2007年12月02日

クレーメル&ツィメルマン/スーパー・デュオ・リサイタル(1)

先日久々にコンサートに行ってきました


車を飛ばして金沢から埼玉まで、

行ったコンサートは↓

スーパー・デュオ・リサイタル

日時:11月23日(金・祝)17:00

場所:所沢市民文化センター ミューズ・アークホール

演奏者:ギドン・クレーメル(ヴァイオリン)/クリスチャン・ツィメルマン(ピアノ)

演奏曲目:ブラームス ヴァイオリン・ソナタ(全曲)



ヴァイオリニストであるクレーメルと、ショパンコンクール優勝歴もあるピアニストであるツィメルマンがデュオ組んでブラームスを演奏したのが今回のコンサート。個性的な二人ですが昔からの友人だそうでどのような演奏になりますでしょうか。まずはヴァイオリン・ソナタ第2番から開始します。



ヴァイオリン・ソナタ第2番イ長調 op.100 


第一楽章

意外と「サラっと」始まります。比較的淡々と演奏されておりますが、ニュアンスは流石と思わせる部分も多かったです。まあ全体的にはアイドリング中といったところで、安全運転で無難に弾いた感じです。

第二楽章

序々にエンジンがかかってきました。このあたりから二人が目指す音楽像が明らかになっていきます。通常デュオで演奏される場合、バランスをとりながら溶けあうような演奏お互いに相手を尊重する事を基本としてどちらかが曲をリードする演奏のどちらかであるのが通常ですが、今回の演奏はあきらかに後者の演奏であります。曲の主導権の移り変わりがよく分かる演奏となっており、間合いは比較的に短めに、曲調は推進力が前面に出てきます。

第三楽章

この楽章の演奏はあまり印象に残っていませんたらーっ(汗)。クレーメルが濃厚に演奏するわけでもなく、ツィメルマンが前面に出てくる事もなく意外とおとなしい(悪いわけではないのですが)演奏で一曲目が終了となりました。とにかく時間が経つのが速いです。

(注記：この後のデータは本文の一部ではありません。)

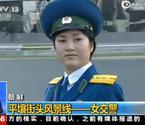 朝鲜街头美女交警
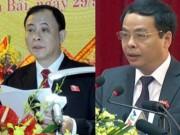 Tin tức trong ngày - Tiểu sử Bí thư và Chủ tịch HĐND tỉnh Yên Bái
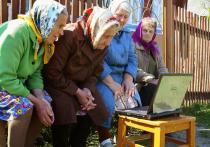 В Калмыкии прибавили за стаж сельским пенсионерам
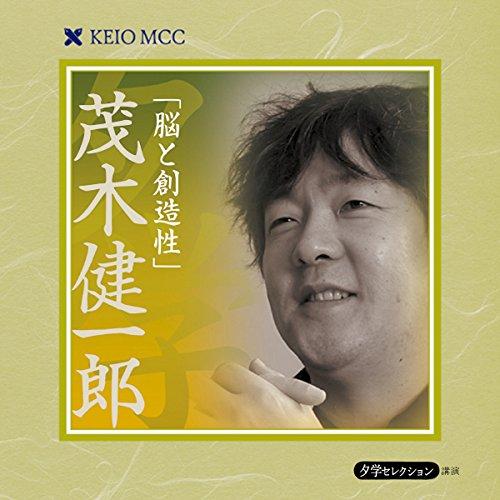 『慶應MCC夕学セレクション「脳と創造性」』のカバーアート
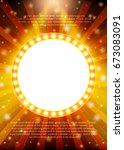 poster template with retro... | Shutterstock .eps vector #673083091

ヴァイオリン・ソナタ第1番ト長調 op.78『雨の歌』

第一楽章

このあたりからツィメルマンの奏でるピアノの音色から緊張感がとれ、本来の透明感のあるクリスタルな響きが鳴るようになってきまするんるん。(自分の緊張感もとれ少し落ち着いて聴けるようになってきました。)

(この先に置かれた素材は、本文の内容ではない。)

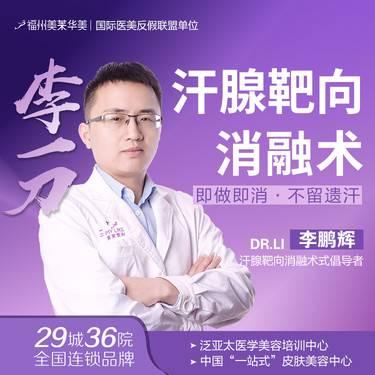 https://heras.igengmei.com/service/2020/09/19/16c85897f2-half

すがすがしいハーモニーで始まります。クレーメルの音は以前聴いたときよりやわらかい音となっているようで、年齢的なものか使っている楽器が違うのかは分かりませんが今回の演奏曲目にはマッチしていますひらめき。ツィメルマンは絶妙なバランスで演奏しており、非常に新鮮な演奏となっております。これは従来の演奏とは違った新しいスタイルと言ってもよいのではないでしょうか。


さてこの次の第ニ楽章ですが非常にポイントになる楽章です。この楽章はアダージョなのですが全体のバランスを考えるとどのように演奏するかが難しいのです。特に推進力をもった演奏をした場合は一考の余地ありです。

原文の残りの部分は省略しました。